61:34 Chester Roh “Isn’t it a little lacking?” That’s what people are saying now. Today, we talked about the development of these models and explored different frameworks of thought, going in one direction and then another. But the things we’re discussing are really just fragments of thought, and even among the things I myself have said, there are many that logically contradict one another. That’s how fast the world is changing— too fast for an integrated perspective to emerge. I think all of us deserve a round of applause simply for working hard to keep up.

62:13 We’re each going through a kind of depression right now. I am too. I’ve been so mentally exhausted, and all of this has piled up, making me wonder whether that’s why I was sick over the past week. During my time in the United States and at ICML, I pushed myself like crazy to extract as much as possible about where the frontier is headed and how the engineers and researchers working at that frontier view the world. I really pushed myself to the limit to get as much out of it as possible. Even so, I haven’t settled on several definite conclusions like, “So this is the direction we’re headed.”

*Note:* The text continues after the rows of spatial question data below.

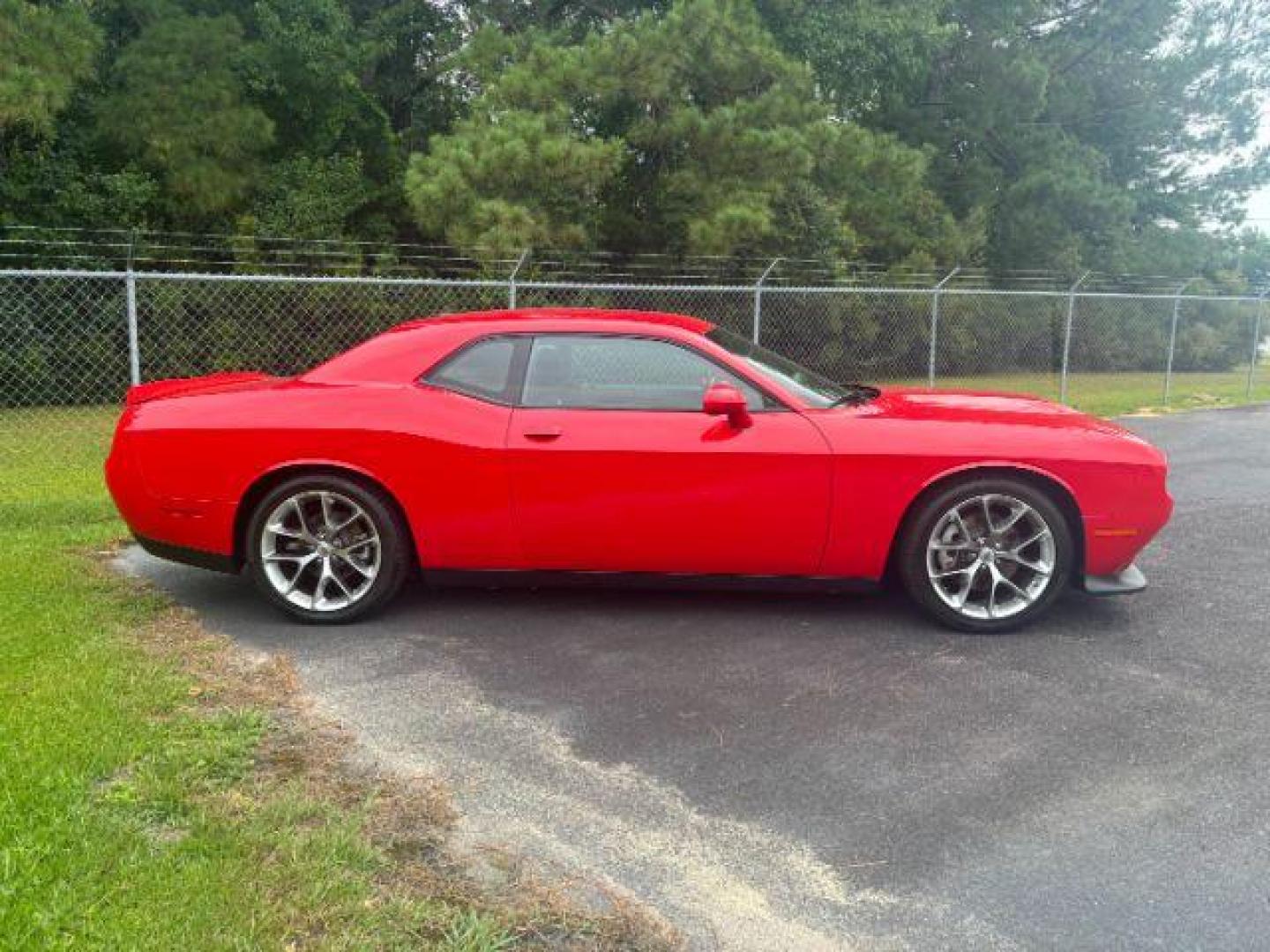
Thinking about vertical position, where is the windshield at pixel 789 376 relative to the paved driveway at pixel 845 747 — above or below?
above

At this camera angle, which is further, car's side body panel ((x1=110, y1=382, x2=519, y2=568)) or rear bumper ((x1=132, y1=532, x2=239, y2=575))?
rear bumper ((x1=132, y1=532, x2=239, y2=575))

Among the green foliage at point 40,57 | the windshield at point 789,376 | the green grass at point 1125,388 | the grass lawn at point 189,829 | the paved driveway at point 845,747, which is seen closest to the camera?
the grass lawn at point 189,829

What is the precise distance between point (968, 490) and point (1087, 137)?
80.5ft

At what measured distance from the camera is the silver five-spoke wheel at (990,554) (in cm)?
447

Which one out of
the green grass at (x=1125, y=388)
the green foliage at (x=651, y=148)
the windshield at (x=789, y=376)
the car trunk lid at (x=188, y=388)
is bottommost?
the green grass at (x=1125, y=388)

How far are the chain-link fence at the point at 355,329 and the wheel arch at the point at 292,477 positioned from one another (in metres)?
4.61

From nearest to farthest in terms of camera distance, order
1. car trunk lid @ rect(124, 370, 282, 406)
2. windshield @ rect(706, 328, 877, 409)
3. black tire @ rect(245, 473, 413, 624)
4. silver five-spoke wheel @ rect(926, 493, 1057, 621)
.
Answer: silver five-spoke wheel @ rect(926, 493, 1057, 621) → black tire @ rect(245, 473, 413, 624) → windshield @ rect(706, 328, 877, 409) → car trunk lid @ rect(124, 370, 282, 406)

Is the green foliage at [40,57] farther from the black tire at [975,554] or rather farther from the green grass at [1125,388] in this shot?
the green grass at [1125,388]

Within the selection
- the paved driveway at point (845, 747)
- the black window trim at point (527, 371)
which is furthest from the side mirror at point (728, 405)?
the paved driveway at point (845, 747)

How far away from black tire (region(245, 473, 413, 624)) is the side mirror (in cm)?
152

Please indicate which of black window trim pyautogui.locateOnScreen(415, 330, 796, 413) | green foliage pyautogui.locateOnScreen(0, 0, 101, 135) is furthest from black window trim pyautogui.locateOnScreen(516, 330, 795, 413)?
green foliage pyautogui.locateOnScreen(0, 0, 101, 135)

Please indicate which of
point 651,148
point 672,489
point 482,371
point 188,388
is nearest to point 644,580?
point 672,489

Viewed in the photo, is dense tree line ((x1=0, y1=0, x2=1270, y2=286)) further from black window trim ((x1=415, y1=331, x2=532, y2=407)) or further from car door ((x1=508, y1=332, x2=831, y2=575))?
car door ((x1=508, y1=332, x2=831, y2=575))

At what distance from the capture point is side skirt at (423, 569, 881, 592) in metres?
4.57
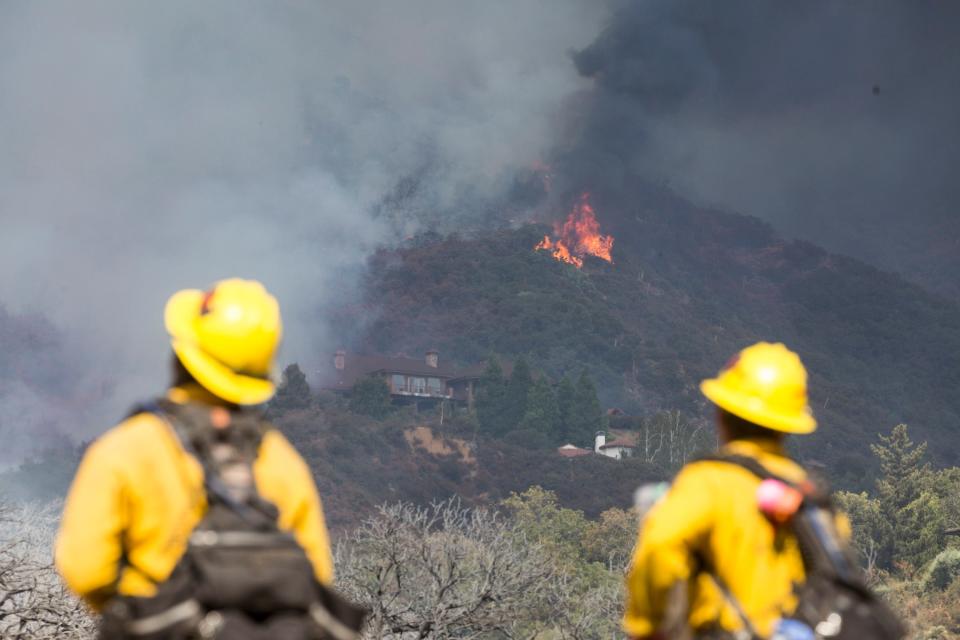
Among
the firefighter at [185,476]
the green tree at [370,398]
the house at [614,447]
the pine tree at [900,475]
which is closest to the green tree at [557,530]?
the pine tree at [900,475]

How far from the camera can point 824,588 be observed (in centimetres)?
382

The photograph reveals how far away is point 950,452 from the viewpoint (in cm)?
17650

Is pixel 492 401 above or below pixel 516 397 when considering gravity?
below

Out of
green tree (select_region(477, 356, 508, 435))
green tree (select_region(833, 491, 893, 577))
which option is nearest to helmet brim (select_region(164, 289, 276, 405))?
green tree (select_region(833, 491, 893, 577))

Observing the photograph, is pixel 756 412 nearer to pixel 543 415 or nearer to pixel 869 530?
pixel 869 530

62:42 But as Jonghyun mentioned earlier, the vectors of thought I had were adjusted quite substantially. There are some things where the probability is high, some things I don’t really need to worry about, and some areas where I’ve decided, “That’s where I need to go.” Some of those things have become clearer, so I think we’ll have many opportunities to talk about them as we continue these weekly discussions going forward. Jonghyun, I’m also extremely grateful for all the great opinions and insights you’ve contributed.

63:17 Seungjoon Choi One fact is that even if we talk every week, there’s still an inexhaustible supply of information.

63:20 Chester Roh It’s exhausting. I’m suddenly getting really annoyed.

63:29 Jonghyun Park Since we do this every week, it may seem like things change on a weekly basis, but as soon as I open X, I get the sense that things keep changing every six hours.

63:39 Chester Roh Even the people at the frontier are working even harder than we are, so as Jonghyun just said, they too are responding to changes in the market almost daily, or even every few hours, and we can see that happening before our eyes. Is the answer to work even harder?

63:48 Seungjoon Choi I don’t know. Let’s leave it at that for now.

63:51 Isn’t it? Let’s call it a day for now. You end up losing something. If you keep doing more, things like your health.

63:54 Chester Roh Let’s conclude that we should torture the agents a little more. Well then, Jonghyun and Seungjoon, thank you again for your valuable time. We’ll wrap up this week here. Yes, thank you.